■ **Short task**
Please transcribe word for word the part of the entries that opens with the line containing "From the camera, how" and closes with the line containing "395 centimetres", both of those lines included.

[Questions about scene geometry]
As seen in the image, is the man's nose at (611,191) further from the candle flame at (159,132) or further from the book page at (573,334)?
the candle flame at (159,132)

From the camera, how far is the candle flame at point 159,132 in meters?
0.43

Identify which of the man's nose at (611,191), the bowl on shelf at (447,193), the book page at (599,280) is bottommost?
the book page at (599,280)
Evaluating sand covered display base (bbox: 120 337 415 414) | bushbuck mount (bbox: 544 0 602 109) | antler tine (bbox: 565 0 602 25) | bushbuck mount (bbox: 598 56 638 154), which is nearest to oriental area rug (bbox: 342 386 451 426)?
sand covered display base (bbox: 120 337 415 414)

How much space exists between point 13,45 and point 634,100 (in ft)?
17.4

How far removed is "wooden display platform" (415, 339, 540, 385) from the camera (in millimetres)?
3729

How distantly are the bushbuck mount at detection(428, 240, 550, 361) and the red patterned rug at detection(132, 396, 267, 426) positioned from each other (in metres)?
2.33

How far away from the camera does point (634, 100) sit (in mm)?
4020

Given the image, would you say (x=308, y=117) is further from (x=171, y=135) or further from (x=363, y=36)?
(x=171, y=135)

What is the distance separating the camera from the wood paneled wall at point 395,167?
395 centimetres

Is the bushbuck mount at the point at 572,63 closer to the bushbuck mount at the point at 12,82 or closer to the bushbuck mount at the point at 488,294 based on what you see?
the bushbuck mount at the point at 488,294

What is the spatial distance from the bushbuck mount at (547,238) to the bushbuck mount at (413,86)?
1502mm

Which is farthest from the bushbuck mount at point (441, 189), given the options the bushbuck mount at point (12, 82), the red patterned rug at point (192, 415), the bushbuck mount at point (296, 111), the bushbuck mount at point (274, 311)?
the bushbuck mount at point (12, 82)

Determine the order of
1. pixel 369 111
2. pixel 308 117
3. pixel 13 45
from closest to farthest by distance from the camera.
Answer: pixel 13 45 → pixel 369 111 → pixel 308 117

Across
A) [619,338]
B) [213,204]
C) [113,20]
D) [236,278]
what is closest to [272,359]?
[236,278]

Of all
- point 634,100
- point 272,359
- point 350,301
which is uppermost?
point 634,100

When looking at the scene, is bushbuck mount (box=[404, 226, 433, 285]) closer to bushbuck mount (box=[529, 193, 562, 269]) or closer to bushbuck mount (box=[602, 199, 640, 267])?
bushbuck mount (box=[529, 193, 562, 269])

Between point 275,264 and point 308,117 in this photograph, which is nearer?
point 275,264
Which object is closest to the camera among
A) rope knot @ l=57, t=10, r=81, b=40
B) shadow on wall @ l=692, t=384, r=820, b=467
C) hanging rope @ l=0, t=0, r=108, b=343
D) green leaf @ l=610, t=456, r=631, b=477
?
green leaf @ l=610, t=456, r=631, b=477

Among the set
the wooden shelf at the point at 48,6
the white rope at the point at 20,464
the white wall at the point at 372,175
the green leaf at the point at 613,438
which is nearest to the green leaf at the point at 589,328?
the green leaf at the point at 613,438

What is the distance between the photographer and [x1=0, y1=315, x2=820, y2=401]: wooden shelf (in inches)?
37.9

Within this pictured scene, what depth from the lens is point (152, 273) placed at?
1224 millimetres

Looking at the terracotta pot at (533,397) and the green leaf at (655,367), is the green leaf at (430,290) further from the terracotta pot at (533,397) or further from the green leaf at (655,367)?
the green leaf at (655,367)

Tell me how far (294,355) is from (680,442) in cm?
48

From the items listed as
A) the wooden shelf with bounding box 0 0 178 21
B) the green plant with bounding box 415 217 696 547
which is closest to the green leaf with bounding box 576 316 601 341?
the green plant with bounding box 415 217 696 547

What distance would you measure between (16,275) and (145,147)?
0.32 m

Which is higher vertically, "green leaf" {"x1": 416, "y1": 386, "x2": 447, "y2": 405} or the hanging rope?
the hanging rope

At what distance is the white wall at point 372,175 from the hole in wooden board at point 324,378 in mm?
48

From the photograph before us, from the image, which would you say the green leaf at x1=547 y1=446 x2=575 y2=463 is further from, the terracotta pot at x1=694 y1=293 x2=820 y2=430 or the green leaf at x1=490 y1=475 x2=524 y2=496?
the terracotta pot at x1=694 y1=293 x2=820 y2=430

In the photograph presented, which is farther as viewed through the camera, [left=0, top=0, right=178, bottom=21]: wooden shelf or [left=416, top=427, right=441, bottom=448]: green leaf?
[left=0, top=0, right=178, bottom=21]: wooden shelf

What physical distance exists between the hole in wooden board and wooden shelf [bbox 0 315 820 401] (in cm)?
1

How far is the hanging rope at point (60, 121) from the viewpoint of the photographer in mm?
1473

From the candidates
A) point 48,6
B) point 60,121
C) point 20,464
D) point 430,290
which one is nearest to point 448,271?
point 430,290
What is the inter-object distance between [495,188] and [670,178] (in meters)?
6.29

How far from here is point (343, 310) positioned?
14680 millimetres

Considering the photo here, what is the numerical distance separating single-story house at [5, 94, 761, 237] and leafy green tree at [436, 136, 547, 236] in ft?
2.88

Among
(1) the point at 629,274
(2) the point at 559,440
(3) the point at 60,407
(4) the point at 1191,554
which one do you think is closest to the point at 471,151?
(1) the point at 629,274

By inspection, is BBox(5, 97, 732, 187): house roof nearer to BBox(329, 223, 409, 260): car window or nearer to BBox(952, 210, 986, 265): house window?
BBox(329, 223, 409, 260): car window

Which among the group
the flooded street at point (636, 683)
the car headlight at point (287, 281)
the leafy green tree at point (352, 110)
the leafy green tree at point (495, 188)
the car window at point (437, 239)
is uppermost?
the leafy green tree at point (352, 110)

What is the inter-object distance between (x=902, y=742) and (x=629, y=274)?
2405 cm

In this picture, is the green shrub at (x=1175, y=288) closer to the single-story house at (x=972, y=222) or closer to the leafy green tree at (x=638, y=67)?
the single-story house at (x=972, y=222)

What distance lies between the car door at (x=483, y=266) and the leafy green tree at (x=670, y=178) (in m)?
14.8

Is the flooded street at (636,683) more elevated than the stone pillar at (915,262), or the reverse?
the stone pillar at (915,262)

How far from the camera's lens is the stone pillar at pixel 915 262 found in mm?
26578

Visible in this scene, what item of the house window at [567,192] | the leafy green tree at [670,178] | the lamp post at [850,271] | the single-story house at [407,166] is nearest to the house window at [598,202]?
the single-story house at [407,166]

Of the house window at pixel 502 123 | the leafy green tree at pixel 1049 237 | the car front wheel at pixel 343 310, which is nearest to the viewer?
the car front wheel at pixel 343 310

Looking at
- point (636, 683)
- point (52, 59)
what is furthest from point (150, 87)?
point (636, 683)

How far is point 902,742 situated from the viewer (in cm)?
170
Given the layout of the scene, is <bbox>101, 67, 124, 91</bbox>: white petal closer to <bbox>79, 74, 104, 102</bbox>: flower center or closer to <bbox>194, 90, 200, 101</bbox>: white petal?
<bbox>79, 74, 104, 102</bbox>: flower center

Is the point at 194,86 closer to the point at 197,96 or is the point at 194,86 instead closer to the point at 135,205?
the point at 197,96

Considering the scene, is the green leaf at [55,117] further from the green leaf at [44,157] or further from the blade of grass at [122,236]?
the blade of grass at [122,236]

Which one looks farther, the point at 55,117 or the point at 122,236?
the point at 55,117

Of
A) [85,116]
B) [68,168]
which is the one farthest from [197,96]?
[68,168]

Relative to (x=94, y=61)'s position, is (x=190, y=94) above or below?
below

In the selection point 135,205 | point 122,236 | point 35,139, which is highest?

■ **Result for this task**
From the camera, how far is the candle flame at point 159,132 in meters?
0.43

Identify which of the man's nose at (611,191), the bowl on shelf at (447,193), the book page at (599,280) is bottommost?
the book page at (599,280)
Evaluating sand covered display base (bbox: 120 337 415 414) | bushbuck mount (bbox: 544 0 602 109) | antler tine (bbox: 565 0 602 25) | bushbuck mount (bbox: 598 56 638 154), which is nearest to oriental area rug (bbox: 342 386 451 426)?
sand covered display base (bbox: 120 337 415 414)

How much space exists between point 13,45 and point 634,100 (in ft)?
17.4

How far removed is "wooden display platform" (415, 339, 540, 385) from the camera (in millimetres)?
3729

How distantly are the bushbuck mount at detection(428, 240, 550, 361) and the red patterned rug at detection(132, 396, 267, 426) positioned from each other (in metres)?
2.33

How far away from the camera does point (634, 100) sit (in mm)?
4020

Given the image, would you say (x=308, y=117) is further from (x=171, y=135) or further from (x=363, y=36)?
(x=171, y=135)

What is the distance separating the camera from the wood paneled wall at point 395,167?
395 centimetres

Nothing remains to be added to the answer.